The main criticism? The translation. The -shoku- patch uses a hybrid "literal plus poetic" style. For example, the line "We fight for tomorrow" became "Tomorrow is a debt we pay with today’s corpses." Beautiful, but not what the original wrote. Purists stick with the v1.2 fanTL; pragmatists embrace -shoku-. "The -shoku- patch fixes the broken 'Logistics' skill

"A Record of Delia's War" (v1.3, tag: -shoku-) appears to be a fanwork / indie project title rather than a widely documented mainstream publication. Based on the supplied versioning and tag, reasonable assumptions: it's a serialized narrative (likely prose or illustrated web project) with multiple revisions; "Delia" is the protagonist; "War" implies large-scale conflict; "-shoku-" may be a creator handle, subtitle, or thematic tag (Japanese term "shoku" can mean "food," "occupation," or be part of compound words — here likely a handle).

Below is a concise, structured report synthesizing likely attributes, recommended research steps, and a short content summary template you can fill in if you provide the work's text or links.
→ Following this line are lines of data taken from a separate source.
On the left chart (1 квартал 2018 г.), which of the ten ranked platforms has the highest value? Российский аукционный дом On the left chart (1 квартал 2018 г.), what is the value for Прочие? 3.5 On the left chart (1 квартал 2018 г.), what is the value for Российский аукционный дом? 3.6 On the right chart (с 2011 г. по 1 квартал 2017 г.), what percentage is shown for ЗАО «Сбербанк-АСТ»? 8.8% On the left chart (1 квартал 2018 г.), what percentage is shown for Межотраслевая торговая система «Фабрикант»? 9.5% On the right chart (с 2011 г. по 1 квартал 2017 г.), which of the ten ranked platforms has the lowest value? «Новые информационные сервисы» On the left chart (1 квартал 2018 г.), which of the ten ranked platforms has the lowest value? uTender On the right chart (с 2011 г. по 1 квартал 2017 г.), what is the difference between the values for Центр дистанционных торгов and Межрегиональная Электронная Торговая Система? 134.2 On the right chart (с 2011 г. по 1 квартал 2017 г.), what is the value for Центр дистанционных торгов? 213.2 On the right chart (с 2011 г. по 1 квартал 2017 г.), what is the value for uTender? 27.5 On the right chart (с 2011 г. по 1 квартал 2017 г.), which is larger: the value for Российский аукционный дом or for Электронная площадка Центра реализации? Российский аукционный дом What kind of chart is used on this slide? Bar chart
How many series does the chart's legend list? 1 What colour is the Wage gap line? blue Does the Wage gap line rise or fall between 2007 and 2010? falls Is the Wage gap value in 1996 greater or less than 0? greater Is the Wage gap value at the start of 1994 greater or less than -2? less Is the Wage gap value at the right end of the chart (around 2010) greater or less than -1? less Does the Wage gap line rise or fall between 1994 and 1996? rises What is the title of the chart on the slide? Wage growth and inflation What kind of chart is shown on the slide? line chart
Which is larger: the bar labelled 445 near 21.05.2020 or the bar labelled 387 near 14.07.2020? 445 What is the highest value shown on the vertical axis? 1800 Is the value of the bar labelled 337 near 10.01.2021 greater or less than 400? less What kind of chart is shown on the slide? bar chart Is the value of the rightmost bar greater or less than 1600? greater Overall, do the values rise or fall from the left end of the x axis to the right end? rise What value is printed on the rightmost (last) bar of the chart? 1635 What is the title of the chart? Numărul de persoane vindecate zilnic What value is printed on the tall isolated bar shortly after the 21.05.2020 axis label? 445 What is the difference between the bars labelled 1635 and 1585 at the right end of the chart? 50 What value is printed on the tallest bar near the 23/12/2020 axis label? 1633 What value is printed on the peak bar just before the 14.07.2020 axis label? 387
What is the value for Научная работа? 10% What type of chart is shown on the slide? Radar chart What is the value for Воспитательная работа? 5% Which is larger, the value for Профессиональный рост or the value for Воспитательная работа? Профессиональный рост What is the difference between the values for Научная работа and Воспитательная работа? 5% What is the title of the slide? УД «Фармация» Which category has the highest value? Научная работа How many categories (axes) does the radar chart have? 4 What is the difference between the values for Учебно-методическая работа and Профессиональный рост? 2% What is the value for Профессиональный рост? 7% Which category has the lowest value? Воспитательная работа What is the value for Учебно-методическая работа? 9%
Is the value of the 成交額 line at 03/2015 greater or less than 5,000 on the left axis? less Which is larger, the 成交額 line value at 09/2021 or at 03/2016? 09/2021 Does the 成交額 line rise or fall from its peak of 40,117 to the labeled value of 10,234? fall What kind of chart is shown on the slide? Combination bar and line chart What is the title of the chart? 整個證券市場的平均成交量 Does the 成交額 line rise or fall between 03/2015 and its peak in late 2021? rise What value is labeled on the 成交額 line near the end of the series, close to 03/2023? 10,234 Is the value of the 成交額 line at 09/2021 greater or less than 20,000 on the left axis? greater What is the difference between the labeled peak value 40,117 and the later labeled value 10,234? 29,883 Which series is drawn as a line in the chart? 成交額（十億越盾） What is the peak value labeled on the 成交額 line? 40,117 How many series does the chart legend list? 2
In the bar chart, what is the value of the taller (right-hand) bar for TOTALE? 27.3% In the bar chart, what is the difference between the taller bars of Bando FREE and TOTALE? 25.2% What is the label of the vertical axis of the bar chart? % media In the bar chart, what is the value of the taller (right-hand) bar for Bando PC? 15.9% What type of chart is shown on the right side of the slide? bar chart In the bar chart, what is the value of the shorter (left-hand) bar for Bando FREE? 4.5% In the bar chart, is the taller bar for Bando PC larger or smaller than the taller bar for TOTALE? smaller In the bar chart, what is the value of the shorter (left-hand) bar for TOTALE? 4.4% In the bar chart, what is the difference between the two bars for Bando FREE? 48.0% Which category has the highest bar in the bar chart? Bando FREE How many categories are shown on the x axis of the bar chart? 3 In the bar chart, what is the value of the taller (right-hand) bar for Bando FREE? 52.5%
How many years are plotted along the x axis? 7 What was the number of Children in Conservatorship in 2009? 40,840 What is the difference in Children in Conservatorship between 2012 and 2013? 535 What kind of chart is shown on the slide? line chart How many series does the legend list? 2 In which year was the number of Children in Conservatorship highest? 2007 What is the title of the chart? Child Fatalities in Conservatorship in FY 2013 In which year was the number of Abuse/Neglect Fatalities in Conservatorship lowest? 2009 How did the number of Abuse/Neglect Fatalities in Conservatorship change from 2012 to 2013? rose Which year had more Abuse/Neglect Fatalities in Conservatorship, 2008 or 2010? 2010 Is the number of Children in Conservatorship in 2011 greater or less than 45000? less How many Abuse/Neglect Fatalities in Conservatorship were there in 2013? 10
The original game used a simple HP/MP system. v1.3 introduces Shoku Points (SP) —a dual-purpose resource representing morale and hunger. Every action in battle—moving, attacking, even defending—consumes SP. Fall to zero SP, and your unit suffers "Shoku Break": temporary stat halving and a chance to act against orders (a terrifying "friendly fire" risk).

  • Critics and scholars: Focus analyses on how v1.3 reframes moral responsibility through institutional detail; consider comparative readings with earlier versions to trace editorial intent.